Response Surface Methodology-Guided Optimization of Flucytosine Nanoemulsion for Enhanced Antifungal Performance

Abstract

Although flucytosine is a powerful antifungal drug, formulation-related issues frequently restrict its clinical usage, and the growing prevalence of invasive fungal infections caused by Candida and Cryptococcus species poses a serious public health problem. This work designed, optimized, and assessed a flucytosine-loaded nanoemulsion using a Box–Behnken experimental design to improve physicochemical stability and antifungal activity. Pre-formulation studies confirmed the purity, crystallinity, and compatibility of flucytosine with selected excipients.
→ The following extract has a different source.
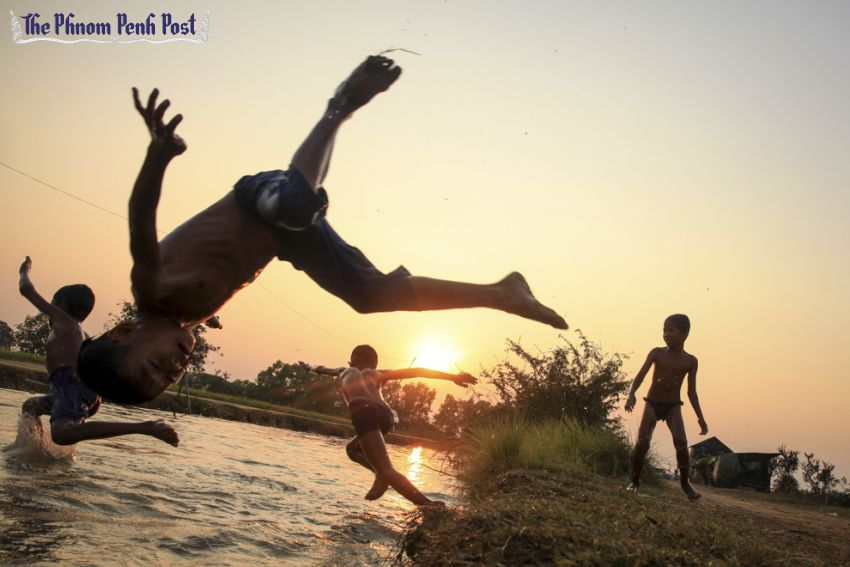 Children try to escape the afternoon heat by playing in a canal in Kandal province earlier this year. Vireak Mai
A total of 17 nanoemulsion formulations were prepared by varying the oil concentration, surfactant–co-surfactant (Smix) ratio, and homogenization time, with particle size, polydispersity index (PDI), and entrapment efficiency (%EE) as key responses. The optimized formulation (F7) exhibited a small droplet size (~104 nm), low PDI (<0.3), high entrapment efficiency (~95%), suitable pH, and a stable negative zeta potential, indicating excellent physical stability. Transmission electron microscopy confirmed spherical and uniformly dispersed droplets. In vitro drug release studies demonstrated a sustained release profile over 24 hours, with the optimized formulation showing significantly higher cumulative drug release compared to other batches. Antifungal evaluation against Candida albicans revealed a markedly larger zone of inhibition for the nanoemulsion compared to plain drug solution, indicating enhanced antifungal efficacy. Stability studies conducted under International Council for Harmonisation (ICH) conditions confirmed the formulation's stability over 3 months. Overall, the proposed flucytosine nanoemulsion demonstrated higher antifungal activity, prolonged drug release, better physicochemical features, and good stability, suggesting its potential as a successful antifungal therapeutic delivery method.